# Sram Warranty Policy



## RoadrunnerLXXI (Jun 3, 2012)

3 miles into my ride last Saturday, I heard a crack sound followed by clank, clank, clank. When I look down, I see that my Red RD has broken off the hanger and my chain was twisted up like a pretzel above the chain stay. Lucky for me, I was going about 10 mph and stopped immediately. No damage to my Boyd Carbon wheel except for some light dent spots and a couple of scratches on the paint. 

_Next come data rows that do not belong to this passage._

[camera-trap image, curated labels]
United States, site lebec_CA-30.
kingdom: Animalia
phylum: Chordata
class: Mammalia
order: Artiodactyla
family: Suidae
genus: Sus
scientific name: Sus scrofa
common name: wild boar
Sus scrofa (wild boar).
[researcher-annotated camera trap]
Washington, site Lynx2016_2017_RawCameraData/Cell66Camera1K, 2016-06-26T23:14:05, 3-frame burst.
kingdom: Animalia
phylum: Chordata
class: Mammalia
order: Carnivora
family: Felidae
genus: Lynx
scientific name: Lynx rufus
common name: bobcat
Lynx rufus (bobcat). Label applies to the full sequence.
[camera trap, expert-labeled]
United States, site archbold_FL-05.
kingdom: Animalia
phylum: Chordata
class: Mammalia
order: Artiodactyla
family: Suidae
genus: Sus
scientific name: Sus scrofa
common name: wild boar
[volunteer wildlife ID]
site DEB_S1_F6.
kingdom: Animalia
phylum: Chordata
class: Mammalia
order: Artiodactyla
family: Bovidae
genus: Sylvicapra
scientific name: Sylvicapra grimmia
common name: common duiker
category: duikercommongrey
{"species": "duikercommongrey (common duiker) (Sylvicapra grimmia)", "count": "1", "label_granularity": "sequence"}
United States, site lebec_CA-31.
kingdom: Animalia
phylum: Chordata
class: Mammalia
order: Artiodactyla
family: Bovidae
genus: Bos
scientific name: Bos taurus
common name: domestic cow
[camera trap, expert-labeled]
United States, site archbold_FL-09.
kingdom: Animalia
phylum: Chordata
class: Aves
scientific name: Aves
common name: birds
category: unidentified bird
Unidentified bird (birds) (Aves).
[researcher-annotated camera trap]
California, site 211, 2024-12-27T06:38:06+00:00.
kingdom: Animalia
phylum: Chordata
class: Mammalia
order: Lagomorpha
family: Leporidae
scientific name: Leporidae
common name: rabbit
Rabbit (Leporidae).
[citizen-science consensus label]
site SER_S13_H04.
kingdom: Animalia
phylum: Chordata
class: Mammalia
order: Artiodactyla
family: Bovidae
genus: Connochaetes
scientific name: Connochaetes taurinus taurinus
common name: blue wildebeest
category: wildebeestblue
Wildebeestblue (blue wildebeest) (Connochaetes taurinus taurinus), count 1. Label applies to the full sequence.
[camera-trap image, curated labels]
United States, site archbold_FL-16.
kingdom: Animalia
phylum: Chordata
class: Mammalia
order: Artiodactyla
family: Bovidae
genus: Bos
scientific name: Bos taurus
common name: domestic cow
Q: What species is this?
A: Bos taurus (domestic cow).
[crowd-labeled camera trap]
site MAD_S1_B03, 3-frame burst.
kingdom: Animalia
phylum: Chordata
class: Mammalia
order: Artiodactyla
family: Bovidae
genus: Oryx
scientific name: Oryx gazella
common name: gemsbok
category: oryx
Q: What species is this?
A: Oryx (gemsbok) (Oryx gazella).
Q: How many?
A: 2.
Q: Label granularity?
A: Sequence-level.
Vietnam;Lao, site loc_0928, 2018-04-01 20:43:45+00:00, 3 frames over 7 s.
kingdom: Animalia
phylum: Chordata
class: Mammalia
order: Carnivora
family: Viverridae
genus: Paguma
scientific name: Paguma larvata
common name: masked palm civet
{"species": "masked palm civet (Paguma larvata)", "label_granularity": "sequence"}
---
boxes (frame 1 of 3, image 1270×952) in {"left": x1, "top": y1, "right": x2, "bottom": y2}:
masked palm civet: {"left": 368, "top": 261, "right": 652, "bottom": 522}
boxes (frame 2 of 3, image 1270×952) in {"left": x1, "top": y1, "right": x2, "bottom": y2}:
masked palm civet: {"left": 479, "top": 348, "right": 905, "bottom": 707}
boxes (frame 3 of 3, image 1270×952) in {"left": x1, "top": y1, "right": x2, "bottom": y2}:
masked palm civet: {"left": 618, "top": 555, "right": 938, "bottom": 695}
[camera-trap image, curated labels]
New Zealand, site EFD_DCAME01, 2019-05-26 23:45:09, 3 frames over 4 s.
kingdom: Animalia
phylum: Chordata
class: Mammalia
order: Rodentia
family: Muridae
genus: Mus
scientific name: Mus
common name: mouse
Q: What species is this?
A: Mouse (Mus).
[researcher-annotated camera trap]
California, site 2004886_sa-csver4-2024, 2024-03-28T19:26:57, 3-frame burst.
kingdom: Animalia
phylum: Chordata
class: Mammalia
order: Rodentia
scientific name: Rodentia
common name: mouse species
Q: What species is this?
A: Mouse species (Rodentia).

The RD is a total loss and the cage split in half. I called Sram regarding warranty and they refer me to my LBS or Nashbar where I brought it. I took it to my LBS on Monday and they called me back yesterday saying Sram will honor the warranty in 'Good Will' even though it is out of warranty by a few months. My question is, I brought the RD from Nashbar on August 14, 2014, which is within the 2 year warranty period. Do Sram only go by when the store/LBS made the buy from them and not the date the customer buy from the store/LBS?


----------



## MMsRepBike (Apr 1, 2014)

It's from the date of sale to the consumer, or rather your purchase date. They could just be mistaken, you could be mistaken, maybe it's really 18 months? Either way you found out what most do: Sram warranties almost everything immediately. They will routinely good will warranty items out of warranty even by a few years, they are very solid in that respect.


----------



## RoadrunnerLXXI (Jun 3, 2012)

No, I went on the Sram website to look for the warranty period which said 2 years. Thus prompting me to call them to claim the warranty. They asked me to provide proof of purchase, which I printed it out for the LBS. But the mechanic said it's not necessary when I presented to him.


----------